Can you convert the rows into a JSON list of strings, one string per line with blank lines omitted? Begin at the line that has "How much of" and stop after the line that has "2.87 meters".

%%

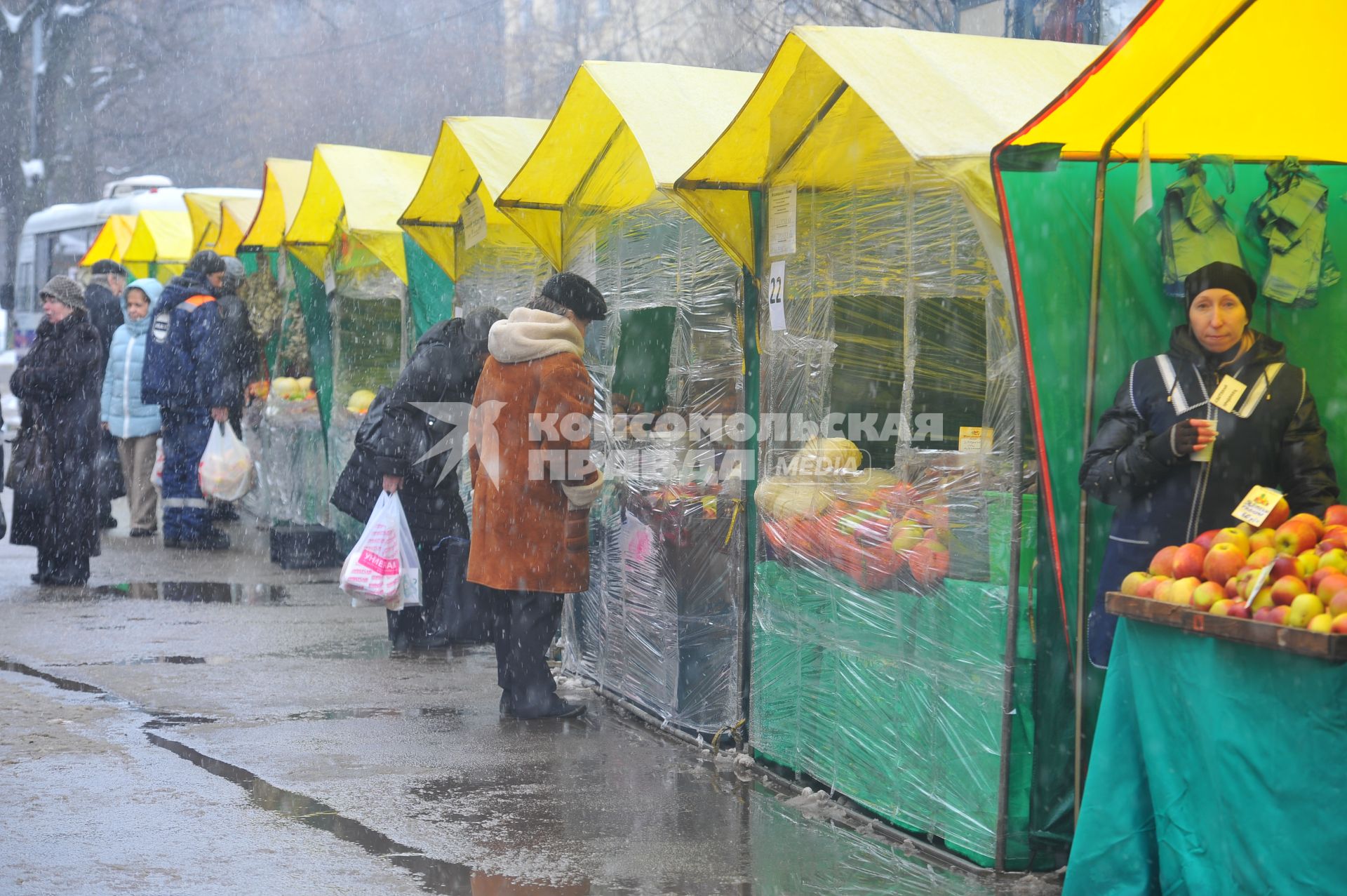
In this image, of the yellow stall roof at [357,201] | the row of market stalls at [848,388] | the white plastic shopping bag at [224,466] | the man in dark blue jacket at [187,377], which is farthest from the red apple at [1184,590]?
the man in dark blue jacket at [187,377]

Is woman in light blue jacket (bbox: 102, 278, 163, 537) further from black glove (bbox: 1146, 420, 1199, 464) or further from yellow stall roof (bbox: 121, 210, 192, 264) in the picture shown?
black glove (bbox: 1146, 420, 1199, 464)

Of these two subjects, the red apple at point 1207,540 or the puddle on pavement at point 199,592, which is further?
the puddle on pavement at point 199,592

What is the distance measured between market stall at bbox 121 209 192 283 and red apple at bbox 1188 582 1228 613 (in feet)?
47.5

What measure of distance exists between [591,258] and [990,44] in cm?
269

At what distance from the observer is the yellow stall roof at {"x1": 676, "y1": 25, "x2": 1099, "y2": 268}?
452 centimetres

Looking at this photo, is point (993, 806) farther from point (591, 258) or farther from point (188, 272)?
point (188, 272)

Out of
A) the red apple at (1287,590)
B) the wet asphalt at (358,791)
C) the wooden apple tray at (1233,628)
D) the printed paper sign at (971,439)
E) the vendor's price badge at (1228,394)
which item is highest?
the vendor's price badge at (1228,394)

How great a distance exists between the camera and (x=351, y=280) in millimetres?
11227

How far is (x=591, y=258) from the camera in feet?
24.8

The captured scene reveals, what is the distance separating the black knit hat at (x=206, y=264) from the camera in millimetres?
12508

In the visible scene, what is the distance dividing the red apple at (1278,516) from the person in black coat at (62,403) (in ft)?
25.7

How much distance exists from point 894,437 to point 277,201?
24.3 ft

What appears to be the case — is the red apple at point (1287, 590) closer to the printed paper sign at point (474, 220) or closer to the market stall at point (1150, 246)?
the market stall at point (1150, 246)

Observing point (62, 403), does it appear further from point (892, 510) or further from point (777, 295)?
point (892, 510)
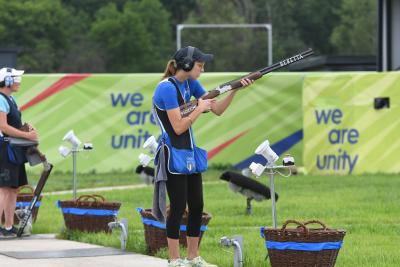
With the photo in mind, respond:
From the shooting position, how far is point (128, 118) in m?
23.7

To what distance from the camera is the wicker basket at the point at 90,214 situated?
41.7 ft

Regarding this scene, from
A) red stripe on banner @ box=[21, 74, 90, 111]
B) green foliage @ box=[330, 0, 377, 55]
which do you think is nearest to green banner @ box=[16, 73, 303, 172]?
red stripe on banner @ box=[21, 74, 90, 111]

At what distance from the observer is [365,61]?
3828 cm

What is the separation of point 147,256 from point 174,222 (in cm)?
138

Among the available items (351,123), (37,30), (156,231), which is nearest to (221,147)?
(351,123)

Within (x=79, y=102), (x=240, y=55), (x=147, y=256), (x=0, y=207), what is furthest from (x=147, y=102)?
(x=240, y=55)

%%
%%

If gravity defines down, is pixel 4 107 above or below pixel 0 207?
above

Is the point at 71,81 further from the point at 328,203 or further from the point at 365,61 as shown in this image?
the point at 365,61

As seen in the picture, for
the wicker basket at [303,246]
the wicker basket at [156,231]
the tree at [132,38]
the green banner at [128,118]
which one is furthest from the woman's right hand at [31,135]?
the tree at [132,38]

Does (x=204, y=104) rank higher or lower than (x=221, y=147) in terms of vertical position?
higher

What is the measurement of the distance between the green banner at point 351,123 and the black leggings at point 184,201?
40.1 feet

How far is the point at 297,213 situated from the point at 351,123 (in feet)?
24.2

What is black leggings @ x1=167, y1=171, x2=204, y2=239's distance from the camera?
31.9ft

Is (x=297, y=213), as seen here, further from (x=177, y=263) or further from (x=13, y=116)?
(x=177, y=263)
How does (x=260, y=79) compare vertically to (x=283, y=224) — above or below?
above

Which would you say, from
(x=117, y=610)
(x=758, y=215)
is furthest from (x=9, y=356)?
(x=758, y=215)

%%
%%

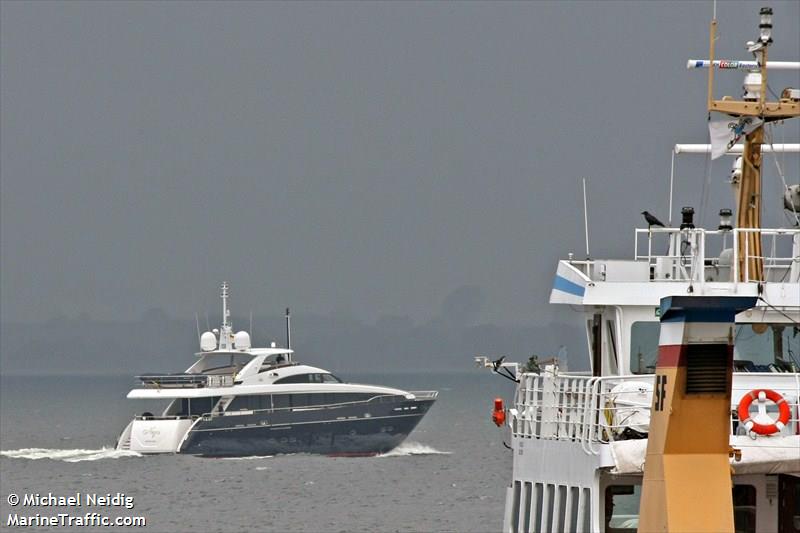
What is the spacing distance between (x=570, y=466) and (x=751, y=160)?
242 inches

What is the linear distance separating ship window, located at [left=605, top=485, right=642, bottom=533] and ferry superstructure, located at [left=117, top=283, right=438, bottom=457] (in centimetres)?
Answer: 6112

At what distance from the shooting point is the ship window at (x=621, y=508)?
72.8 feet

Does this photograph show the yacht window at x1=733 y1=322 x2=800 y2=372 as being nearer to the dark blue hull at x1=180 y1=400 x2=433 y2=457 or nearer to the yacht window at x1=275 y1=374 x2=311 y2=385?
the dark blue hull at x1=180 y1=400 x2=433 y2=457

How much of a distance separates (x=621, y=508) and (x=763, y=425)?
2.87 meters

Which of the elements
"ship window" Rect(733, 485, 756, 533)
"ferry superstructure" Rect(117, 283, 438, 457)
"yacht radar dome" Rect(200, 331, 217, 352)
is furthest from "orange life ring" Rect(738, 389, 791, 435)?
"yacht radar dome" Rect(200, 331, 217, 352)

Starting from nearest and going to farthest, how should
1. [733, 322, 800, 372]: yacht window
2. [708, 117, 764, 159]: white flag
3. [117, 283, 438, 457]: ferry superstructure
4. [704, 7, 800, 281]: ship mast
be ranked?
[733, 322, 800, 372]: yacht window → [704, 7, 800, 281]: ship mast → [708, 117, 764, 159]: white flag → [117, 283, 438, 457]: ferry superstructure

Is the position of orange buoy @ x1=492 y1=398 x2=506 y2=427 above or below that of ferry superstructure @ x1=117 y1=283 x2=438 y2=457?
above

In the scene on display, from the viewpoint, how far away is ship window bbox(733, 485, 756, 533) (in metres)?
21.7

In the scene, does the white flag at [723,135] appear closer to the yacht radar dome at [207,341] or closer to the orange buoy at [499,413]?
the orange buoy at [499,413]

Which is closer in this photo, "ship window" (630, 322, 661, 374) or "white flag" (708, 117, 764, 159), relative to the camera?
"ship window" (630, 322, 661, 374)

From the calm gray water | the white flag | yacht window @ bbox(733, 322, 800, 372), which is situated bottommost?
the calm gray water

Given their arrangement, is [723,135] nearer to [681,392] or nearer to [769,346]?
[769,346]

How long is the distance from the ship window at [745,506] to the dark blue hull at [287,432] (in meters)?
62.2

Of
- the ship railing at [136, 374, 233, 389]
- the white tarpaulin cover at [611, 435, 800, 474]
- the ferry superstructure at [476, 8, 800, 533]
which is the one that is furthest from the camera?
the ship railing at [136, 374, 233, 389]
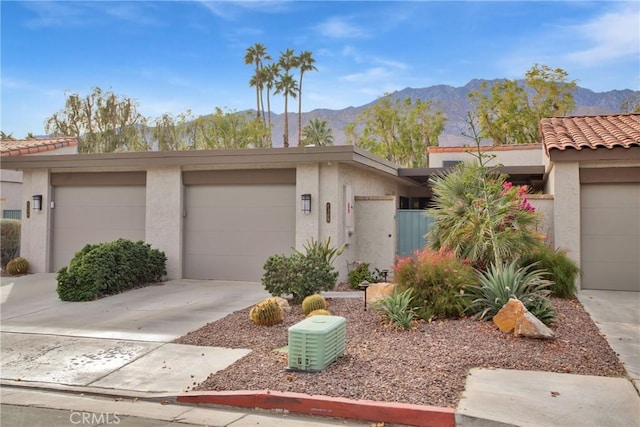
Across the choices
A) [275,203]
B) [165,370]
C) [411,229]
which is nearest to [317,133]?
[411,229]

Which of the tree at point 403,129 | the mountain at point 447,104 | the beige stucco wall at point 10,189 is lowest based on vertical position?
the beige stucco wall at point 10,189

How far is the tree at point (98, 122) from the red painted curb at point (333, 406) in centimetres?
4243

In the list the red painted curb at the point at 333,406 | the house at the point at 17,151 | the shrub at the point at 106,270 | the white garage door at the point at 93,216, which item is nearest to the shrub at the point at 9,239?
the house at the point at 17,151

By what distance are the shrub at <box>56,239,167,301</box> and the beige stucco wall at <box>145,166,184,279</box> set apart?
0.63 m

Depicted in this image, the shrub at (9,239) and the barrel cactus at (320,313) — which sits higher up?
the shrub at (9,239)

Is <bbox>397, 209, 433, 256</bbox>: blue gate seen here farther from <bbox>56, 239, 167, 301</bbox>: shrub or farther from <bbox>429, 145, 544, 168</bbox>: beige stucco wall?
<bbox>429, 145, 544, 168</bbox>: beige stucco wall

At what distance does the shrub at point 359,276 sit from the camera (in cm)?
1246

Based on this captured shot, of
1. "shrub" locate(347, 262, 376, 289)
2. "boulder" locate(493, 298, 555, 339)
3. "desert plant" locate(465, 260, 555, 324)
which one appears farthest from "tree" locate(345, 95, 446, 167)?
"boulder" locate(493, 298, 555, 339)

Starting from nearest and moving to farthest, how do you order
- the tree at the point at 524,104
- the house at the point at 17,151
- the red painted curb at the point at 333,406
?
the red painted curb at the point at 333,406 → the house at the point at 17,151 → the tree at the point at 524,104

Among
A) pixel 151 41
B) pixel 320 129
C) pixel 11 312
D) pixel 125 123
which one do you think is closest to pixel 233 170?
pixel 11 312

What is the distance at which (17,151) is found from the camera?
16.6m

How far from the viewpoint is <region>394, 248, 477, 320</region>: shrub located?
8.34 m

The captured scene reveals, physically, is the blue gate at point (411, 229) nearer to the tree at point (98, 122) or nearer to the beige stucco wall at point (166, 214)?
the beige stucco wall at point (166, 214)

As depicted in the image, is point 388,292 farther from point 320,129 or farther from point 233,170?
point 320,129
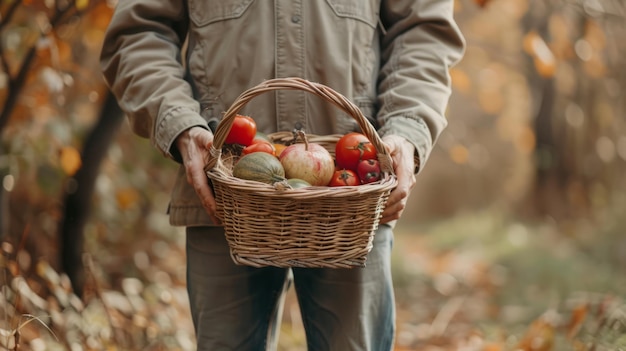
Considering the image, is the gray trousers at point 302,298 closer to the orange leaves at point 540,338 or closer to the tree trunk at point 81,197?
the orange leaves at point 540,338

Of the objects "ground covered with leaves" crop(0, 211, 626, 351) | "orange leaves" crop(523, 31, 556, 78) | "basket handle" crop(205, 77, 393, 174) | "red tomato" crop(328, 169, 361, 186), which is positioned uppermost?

%%

Worked solution>
[
  "How much of a distance separates (x=621, y=508) and (x=763, y=425)?",
  "2.87 meters"
]